Yesterday as I wrote my blog it appeared as written, but when it got published it was triple or quadruple spaced and nothing I could do in edit changed it when published. Blogspot must have been having a bad hair day.
When things always worked as I am now trying them, but now don't, it becomes stressful. There is never a 'help' tab, or, if computer-related it is unavailable.
I've noted that the phone usually rings when I am unable to answer it, or quickly enough. I may have forgotten to take the remote to the bathroom with me; I am in the basement and the phone is 35 feet away; I am reading the last four pages of a novel, excited to find out how it ends; or I will miss something I have been watching on TV. Expletives, I learned, do not help though I love to use them, I'm beyond being shocked, but many around me are not so it is amusing to watch their disapproving faces. (Apparently, being profane is something that should have been given up by the time this many decades of my life have passed..and should have been in yesterday's blog as things that lighten life.)
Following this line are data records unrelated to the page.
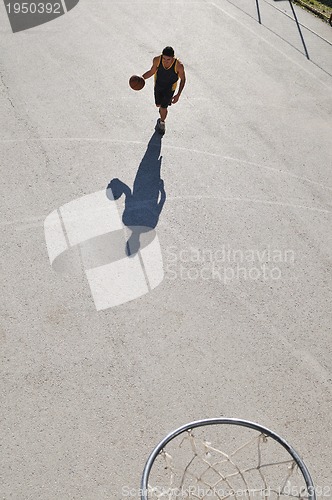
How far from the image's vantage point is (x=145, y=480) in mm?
4816

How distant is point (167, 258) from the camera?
28.2 feet

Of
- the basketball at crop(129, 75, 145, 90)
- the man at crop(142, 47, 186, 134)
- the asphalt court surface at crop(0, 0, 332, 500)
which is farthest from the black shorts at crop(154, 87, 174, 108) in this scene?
the asphalt court surface at crop(0, 0, 332, 500)

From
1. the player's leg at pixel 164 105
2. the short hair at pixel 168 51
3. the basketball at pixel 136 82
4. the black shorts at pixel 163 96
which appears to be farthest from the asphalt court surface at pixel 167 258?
the short hair at pixel 168 51

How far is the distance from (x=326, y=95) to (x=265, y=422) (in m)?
8.31

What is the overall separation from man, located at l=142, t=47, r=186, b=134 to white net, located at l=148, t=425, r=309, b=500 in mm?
6143

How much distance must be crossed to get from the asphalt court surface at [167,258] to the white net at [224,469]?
283mm

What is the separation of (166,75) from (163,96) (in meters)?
0.38

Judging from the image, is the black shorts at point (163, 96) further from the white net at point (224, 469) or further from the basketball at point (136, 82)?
the white net at point (224, 469)

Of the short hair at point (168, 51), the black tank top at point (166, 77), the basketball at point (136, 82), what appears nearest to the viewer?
the short hair at point (168, 51)

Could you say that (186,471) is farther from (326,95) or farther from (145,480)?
(326,95)

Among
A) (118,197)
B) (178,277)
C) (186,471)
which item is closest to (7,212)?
(118,197)

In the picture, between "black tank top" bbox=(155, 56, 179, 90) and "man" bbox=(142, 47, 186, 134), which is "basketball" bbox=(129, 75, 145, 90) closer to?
"man" bbox=(142, 47, 186, 134)

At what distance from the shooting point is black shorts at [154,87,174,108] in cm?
1042

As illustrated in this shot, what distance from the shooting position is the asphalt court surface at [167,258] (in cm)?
664
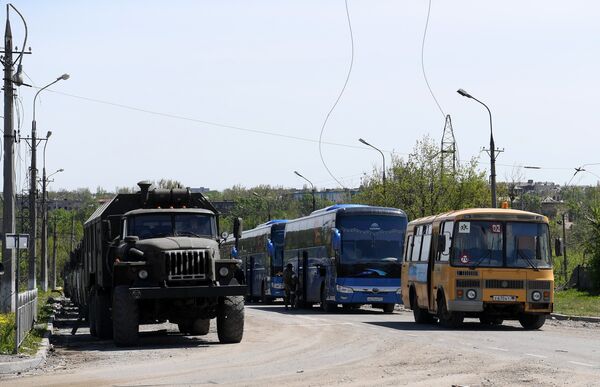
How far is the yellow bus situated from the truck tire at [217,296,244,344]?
6.13 m

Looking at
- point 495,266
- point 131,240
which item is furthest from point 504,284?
point 131,240

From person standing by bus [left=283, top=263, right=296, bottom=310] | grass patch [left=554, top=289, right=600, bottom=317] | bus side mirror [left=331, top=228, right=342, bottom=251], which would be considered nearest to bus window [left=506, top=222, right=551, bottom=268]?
grass patch [left=554, top=289, right=600, bottom=317]

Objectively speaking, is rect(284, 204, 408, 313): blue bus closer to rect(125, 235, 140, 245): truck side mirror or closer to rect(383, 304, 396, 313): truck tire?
rect(383, 304, 396, 313): truck tire

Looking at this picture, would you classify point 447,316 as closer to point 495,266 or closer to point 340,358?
point 495,266

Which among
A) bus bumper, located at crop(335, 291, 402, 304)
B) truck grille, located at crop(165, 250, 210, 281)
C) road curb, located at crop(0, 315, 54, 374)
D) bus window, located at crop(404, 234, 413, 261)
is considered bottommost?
road curb, located at crop(0, 315, 54, 374)

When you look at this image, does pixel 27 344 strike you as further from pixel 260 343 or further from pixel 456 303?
pixel 456 303

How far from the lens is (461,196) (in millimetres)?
75750

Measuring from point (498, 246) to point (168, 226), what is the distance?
320 inches

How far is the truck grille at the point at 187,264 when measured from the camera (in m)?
23.1

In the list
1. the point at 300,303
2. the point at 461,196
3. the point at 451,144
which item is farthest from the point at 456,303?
the point at 451,144

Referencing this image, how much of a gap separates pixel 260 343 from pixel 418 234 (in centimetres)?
898

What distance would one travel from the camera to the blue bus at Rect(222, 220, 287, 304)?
51.4m

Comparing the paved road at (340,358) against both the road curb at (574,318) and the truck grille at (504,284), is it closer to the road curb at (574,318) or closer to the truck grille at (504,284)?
the truck grille at (504,284)

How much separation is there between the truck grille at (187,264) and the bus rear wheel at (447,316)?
7.48 meters
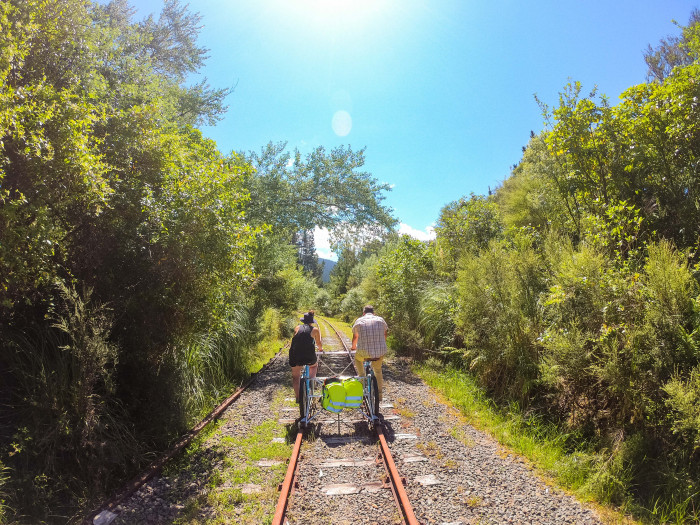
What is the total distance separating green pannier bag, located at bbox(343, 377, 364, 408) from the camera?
6.13m

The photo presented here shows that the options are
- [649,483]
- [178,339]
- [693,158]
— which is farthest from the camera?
[178,339]

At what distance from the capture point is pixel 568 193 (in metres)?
7.84

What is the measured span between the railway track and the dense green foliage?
2.39 m

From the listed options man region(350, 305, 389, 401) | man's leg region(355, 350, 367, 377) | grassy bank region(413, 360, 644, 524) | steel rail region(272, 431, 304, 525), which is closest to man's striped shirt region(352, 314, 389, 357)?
man region(350, 305, 389, 401)

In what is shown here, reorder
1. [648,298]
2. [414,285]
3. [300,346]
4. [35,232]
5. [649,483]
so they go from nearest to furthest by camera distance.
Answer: [35,232], [649,483], [648,298], [300,346], [414,285]

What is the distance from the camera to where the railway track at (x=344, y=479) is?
13.0ft

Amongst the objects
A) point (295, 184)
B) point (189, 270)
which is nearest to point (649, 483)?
point (189, 270)

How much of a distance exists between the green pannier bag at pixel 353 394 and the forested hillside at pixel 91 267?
257 centimetres

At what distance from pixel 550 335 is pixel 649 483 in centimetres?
205

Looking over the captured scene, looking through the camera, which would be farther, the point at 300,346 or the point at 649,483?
the point at 300,346

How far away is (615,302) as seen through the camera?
4969mm

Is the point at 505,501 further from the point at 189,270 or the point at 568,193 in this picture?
the point at 568,193

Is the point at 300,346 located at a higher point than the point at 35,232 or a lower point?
lower

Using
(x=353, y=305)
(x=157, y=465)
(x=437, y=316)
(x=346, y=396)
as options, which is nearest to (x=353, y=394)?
(x=346, y=396)
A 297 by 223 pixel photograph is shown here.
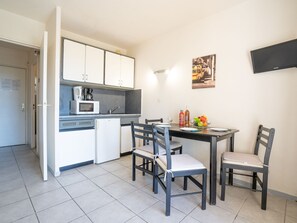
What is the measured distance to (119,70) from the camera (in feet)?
11.4

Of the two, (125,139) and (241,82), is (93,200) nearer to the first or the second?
(125,139)

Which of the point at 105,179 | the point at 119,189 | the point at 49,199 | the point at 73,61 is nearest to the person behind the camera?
the point at 49,199

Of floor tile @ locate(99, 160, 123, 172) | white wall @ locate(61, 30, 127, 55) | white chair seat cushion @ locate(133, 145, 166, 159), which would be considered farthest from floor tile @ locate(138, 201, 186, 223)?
white wall @ locate(61, 30, 127, 55)

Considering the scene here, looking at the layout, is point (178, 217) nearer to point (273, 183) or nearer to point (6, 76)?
point (273, 183)

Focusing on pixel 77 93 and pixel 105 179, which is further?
pixel 77 93

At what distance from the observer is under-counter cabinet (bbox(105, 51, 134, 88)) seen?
329 centimetres

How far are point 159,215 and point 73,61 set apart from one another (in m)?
2.66

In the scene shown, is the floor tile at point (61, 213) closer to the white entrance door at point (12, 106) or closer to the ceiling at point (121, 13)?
the ceiling at point (121, 13)

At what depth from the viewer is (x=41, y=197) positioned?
1.83m

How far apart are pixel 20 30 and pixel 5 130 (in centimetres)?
258

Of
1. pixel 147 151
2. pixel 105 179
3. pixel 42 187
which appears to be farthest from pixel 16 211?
pixel 147 151

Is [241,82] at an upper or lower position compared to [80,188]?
upper

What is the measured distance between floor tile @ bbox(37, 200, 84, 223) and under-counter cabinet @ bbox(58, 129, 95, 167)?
97cm

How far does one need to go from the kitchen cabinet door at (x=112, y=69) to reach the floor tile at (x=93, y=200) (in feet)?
6.87
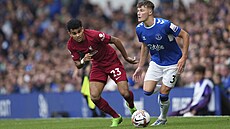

I'll try to keep peace with the poltergeists who torture me, make things commit suicide off my counters, cause the typo fairy to dance on the keyboard, and generally make me wonder why life is so difficult. I will seek a new identity when my professional one no longer fits. Instead of psychotherapist, I will just be a modern version of Greta Garbo 'vanting to be alone'. To keep stress from my being, I will embarrass my adult children, shock my grandchildren and amuse my great grandchildren just because I can.
When I get old I won't have to wear purple. I already do. But I shall use foul language because it more accurately expresses my feelings about life right now. I will be even more candid than I am accused of being now, if that is possible.; it beats climbing a mountain or dropping out of a plane with a parachute or some of the other things people do to prove they still are 'with it'. I'll even enjoy every bit of it because I will avoid the things that darken life such as having a pet die because I won't have one.. My necessities are few. I'll even avoid discussing politics, religion and how to raise children with people who want advice they have no intention of taking.. That really brings one down.
Things that darken one's life are so subjective. Each of us knows what they are. We don't always know or are able to avoid them. For that reason, in order to maintain balance, learn to treat yourself to something good every time you resolve a frustration. Try it. You might like it.